WASHINGTON – President Donald Trump is facing his biggest foreign policy challenge yet after North Korea fired a ballistic missile salvo in a supposed training run for an attack on U.S. bases in Japan. Pyongyang blasted at least four missiles across the ocean toward its eastern neighbor on Monday, and three of the rockets splashed down into waters within Japan’s Exclusive Economic Zone. The latest tests mark the end of what had been a quiet spell in North Korean weapons testing — with little activity since Trump’s election in November — and propels the long-simmering issue to the White House front burner. Trump in January had tweeted that North Korea’s stated goal of building a long-range nuclear missile to hit the U.S. mainland “won’t happen” — but he never provided details. After North Korea said the missile launches were training for a strike on U.S. bases in Japan, where about 50,000 American troops are stationed, Japanese Prime Minister Shinzo Abe and Trump spoke by phone and warned the threat from North Korea had “entered a new stage.” Trump must now define what exactly that means, and what America’s response will be.

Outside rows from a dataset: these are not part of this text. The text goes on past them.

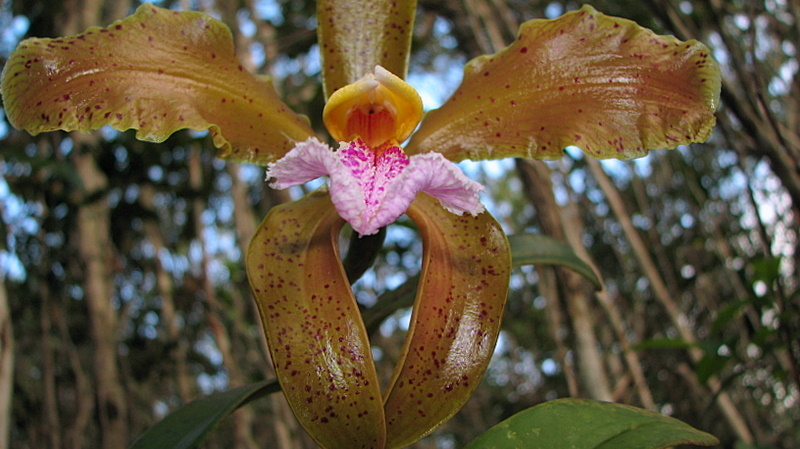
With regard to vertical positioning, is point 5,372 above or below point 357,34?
below

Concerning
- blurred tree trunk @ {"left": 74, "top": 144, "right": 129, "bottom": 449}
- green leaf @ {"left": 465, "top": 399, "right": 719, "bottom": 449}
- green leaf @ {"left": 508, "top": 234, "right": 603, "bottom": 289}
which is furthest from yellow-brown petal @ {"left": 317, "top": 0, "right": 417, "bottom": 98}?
blurred tree trunk @ {"left": 74, "top": 144, "right": 129, "bottom": 449}

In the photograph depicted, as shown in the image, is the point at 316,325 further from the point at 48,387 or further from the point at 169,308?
the point at 169,308

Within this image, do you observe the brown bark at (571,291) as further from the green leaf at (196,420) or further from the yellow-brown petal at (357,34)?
the green leaf at (196,420)

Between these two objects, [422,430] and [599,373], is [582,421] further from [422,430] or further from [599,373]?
[599,373]

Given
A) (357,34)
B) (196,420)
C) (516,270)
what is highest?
(357,34)

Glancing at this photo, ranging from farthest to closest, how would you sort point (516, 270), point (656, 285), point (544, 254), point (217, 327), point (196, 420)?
point (217, 327) < point (516, 270) < point (656, 285) < point (544, 254) < point (196, 420)

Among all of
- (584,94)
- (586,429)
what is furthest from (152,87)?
(586,429)

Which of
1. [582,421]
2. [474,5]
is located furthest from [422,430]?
[474,5]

“We are in a very tenuous situation with not a lot of leverage, not a lot of initiative in terms of negotiations,” a senior defense official told reporters recently. “So as you might imagine we are preparing for contingency operations to the degree we need to,” the official said. Secretary of State Rex Tillerson is traveling to South Korea, Japan and China next week, his first visit to the region. He will discuss “strategic coordination to address the advancing nuclear and missile threat from North Korea,” State Department acting spokesman Mark Toner said. “Given North Korea’s continuing provocative behavior and actions, the U.S. is actively engaged with its partners and allies in the region to address the threat posed,” he added. Further ramping up regional tensions is the deployment of an American anti-ballistic missile battery called THAAD, a successor to the Patriot system. China is furious about the move, even though the interceptors can only be used for defense and cannot directly engage Chinese missiles.